** Opening Task inputs block **
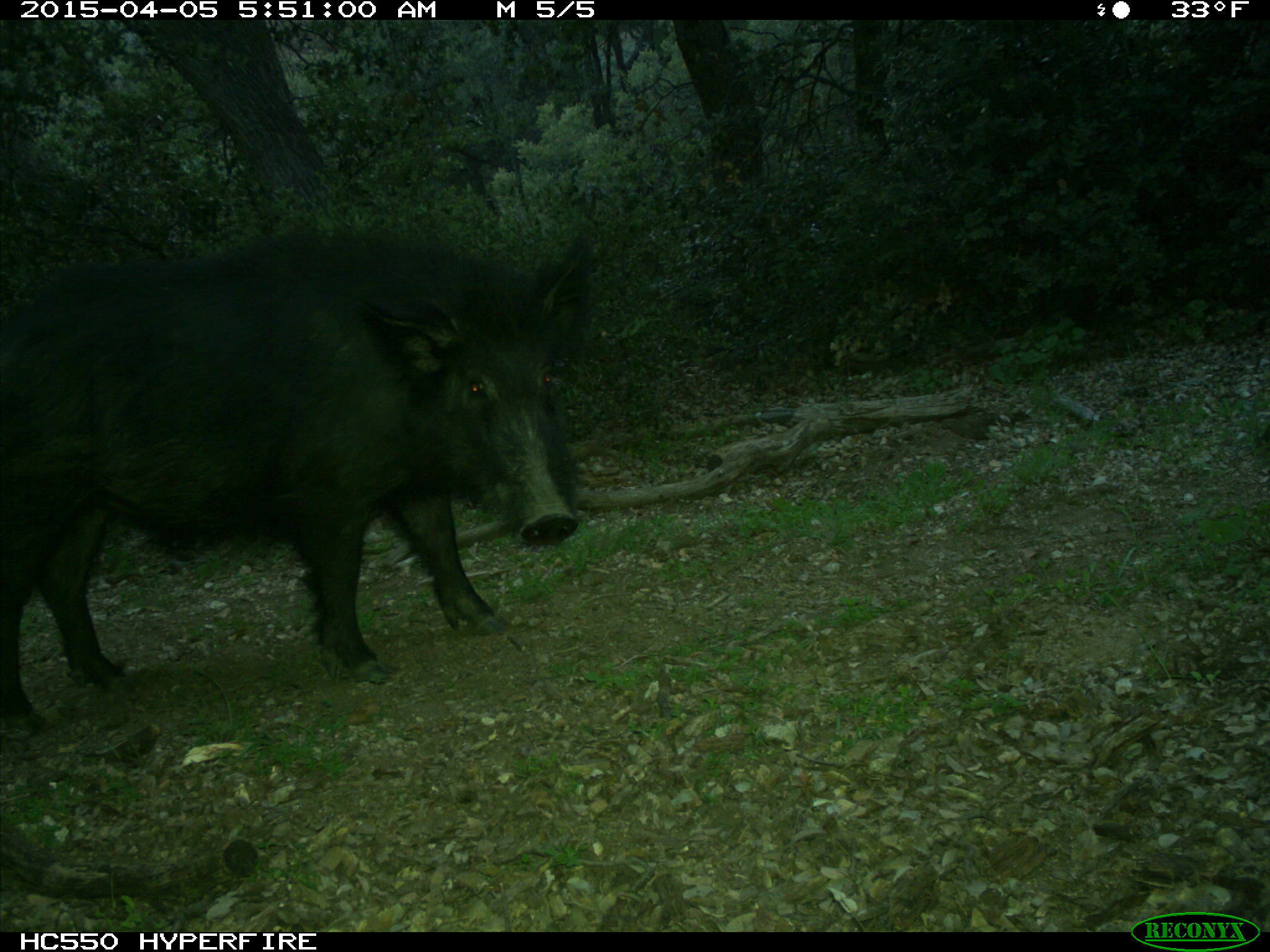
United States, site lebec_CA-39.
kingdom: Animalia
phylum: Chordata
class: Mammalia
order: Artiodactyla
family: Suidae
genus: Sus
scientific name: Sus scrofa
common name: wild boar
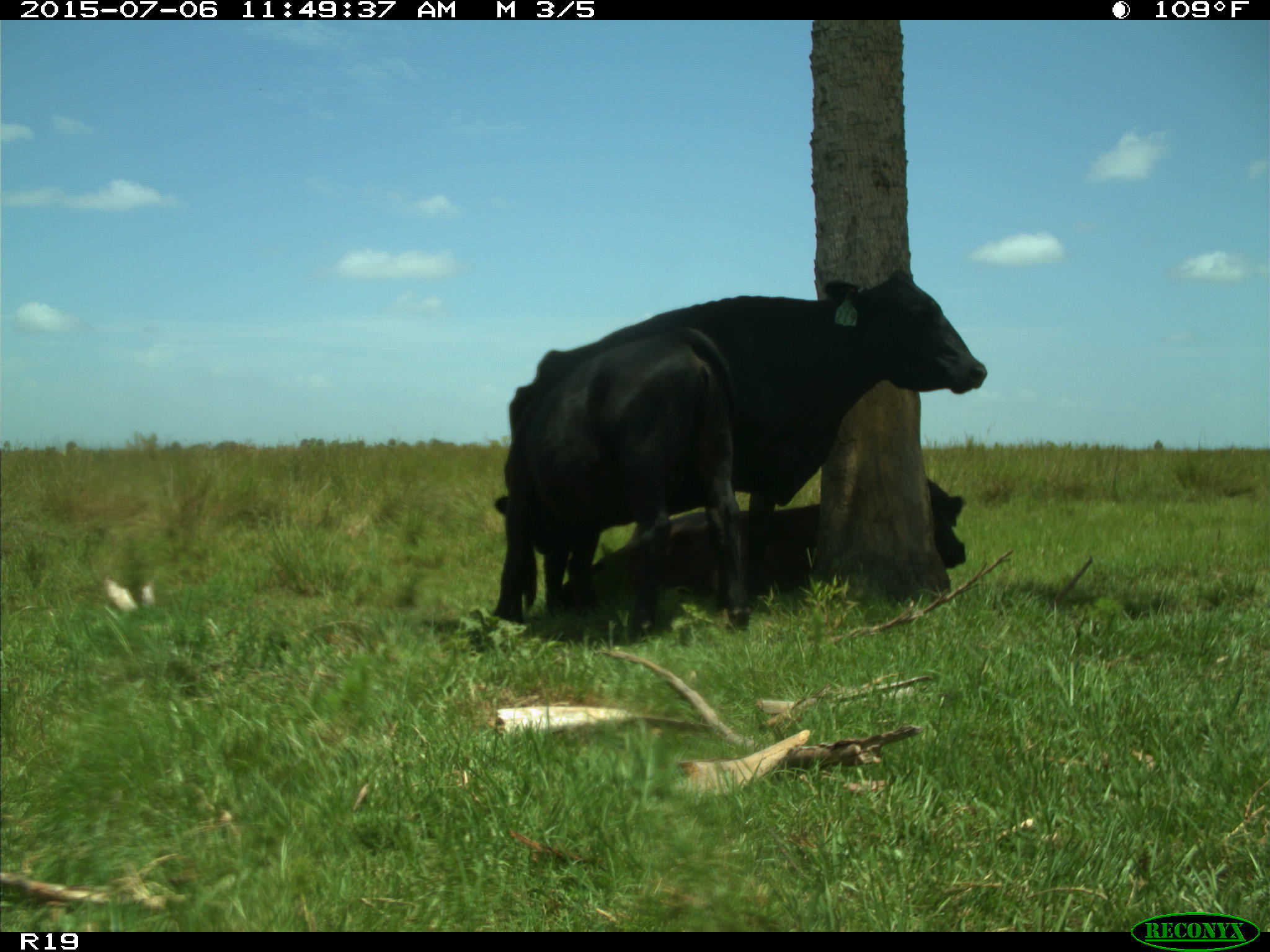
** Closing Task inputs block **
§ Work required
Give back an exact copy of only the lines from the one with "class: Mammalia" through the final line of the material, both included. Pictures do not belong in it.

§ Exercise response
class: Mammalia
order: Artiodactyla
family: Suidae
genus: Sus
scientific name: Sus scrofa
common name: wild boar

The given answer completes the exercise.